“Net neutrality” — you hear those two words a lot these days.
President Obama is for it.
"An open Internet is essential to the American economy, and increasingly to our very way of life," writes the president in a recent statement asking the Federal Communcations Commission to issue rules to protect it.
Internet service providers like Comcast and Verizon seem to be mostly against it.
And, it seems everyone's got an opinion about it, even comedian John Oliver.
“Net neutrality is actually hugely important," Oliver says. "Essentially it means that all data has to be treated equally no matter who creates it. It's why the Internet is a weirdly level playing field and start-ups can supplant established brands. That's how Facebook supplanted Myspace, which supplanted Friendster, which supplanted having any friends."
Joking aside what exactly is net neutrality?
To understand the concept of net neutrality you first have to understand the backdrop of the Internet itself, says Jonathan Zittrain who heads the Berkman Center for Internet and Society at Harvard Law School.
“The Internet is kind of a collective hallucination. It is only a set of protocols that say if somebody joining this network, connecting however it can, speaks those protocols, it’s a full-fledged member of the network. That’s one reason why the Internet has no main menu, it has no CEO, it has no business plan,” says Zittrain.
Net neutrality is a way to keep the Internet just as it is, as a platform of equal access for all to use it.
“It’s essentially trying to say to certain Internet Service Providers (ISP) don’t start playing favorites," he says. "Don’t start saying there’s certain websites we’re not going to let you get to and if you don’t like it, go someplace else. And we won’t let you say that we we’re going to let some bits go faster than others. That’s the basic idea behind a net neutrality rule.”
We have de facto net neutrality now in the United States says Zittrain.
“When you do have a broadband provider it’s basically still using those efforts to get your packets to where they’re going. A lot of the net neutrality worries are frontloaded toward worries that have not come to pass yet in which ISPs might choose to get creative with their business plans and start saying, ‘Oh if you want a video conference use our solution because you’ll find that Google Hangout or FaceTime or whatever it might be doesn’t work so well on our network.’ Net Neutrality is trying to take stuff off of the table before it really gets there,” says Zittrain.
However there are some cases both real and anecdotal of the imagined scenario that Zittrain describes coming to pass. For example Netflix watchers have reported suspiciously throttled service over their Verizon network says Zittrain.
One of the basic tenants of a net neutrality rule is transparency according to Zittrain, that at the very minimum you should know what kind of rule your ISP is using to figure out how to get your bits to you.
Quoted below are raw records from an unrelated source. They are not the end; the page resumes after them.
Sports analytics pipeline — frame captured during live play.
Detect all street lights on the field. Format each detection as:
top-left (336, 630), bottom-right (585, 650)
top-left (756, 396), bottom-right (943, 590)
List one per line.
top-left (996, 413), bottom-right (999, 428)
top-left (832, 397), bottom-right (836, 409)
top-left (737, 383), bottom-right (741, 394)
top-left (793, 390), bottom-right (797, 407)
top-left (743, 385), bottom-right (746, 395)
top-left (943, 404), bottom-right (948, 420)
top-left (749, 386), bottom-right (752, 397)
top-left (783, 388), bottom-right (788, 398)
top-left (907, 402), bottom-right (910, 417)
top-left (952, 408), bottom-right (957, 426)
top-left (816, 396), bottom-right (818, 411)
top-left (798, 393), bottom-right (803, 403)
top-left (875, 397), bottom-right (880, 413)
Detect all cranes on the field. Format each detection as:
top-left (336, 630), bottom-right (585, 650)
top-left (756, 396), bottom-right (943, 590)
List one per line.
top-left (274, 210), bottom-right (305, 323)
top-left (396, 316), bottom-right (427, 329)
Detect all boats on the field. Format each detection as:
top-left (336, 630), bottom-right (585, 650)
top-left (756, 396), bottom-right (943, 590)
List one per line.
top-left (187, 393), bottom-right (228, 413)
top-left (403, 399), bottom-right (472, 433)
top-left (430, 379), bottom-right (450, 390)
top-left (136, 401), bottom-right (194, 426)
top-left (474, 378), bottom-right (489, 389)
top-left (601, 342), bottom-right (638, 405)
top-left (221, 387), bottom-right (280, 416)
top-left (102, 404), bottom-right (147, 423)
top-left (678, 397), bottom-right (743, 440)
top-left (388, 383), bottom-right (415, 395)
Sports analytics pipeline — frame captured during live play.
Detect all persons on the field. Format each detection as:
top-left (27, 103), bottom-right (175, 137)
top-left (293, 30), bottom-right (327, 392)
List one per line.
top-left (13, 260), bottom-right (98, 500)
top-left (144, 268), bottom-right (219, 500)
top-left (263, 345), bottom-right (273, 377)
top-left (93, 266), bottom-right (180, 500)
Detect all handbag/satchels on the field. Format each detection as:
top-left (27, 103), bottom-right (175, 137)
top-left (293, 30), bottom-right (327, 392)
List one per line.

Europe and Asia aren’t having the same debate over net neutrality as the United States because in many parts of the world, countries have what’s known as “open access” and customers have many different options for their ISP.
“It’s harder for the ISPs to act in ways that if someone, like the customer, doesn’t like it, ‘too bad you can’t switch’ because they can switch,” says Zittrain.
Not only do Internet users outside of the US have many more options for service providers, the speed in which they are accessing the Internet far exceeds the speed that we are accustomed to in the United States.
“Is what counted as fast in the year 2000 or 2002 still count as fast today? Zittrain asks. "There has been some pushbacks by ISPs not wanting to define fast up so that we can still say that we’ve got lots of broadband. But if you really look at the speeds available to the typical citizen, we’re not doing so great."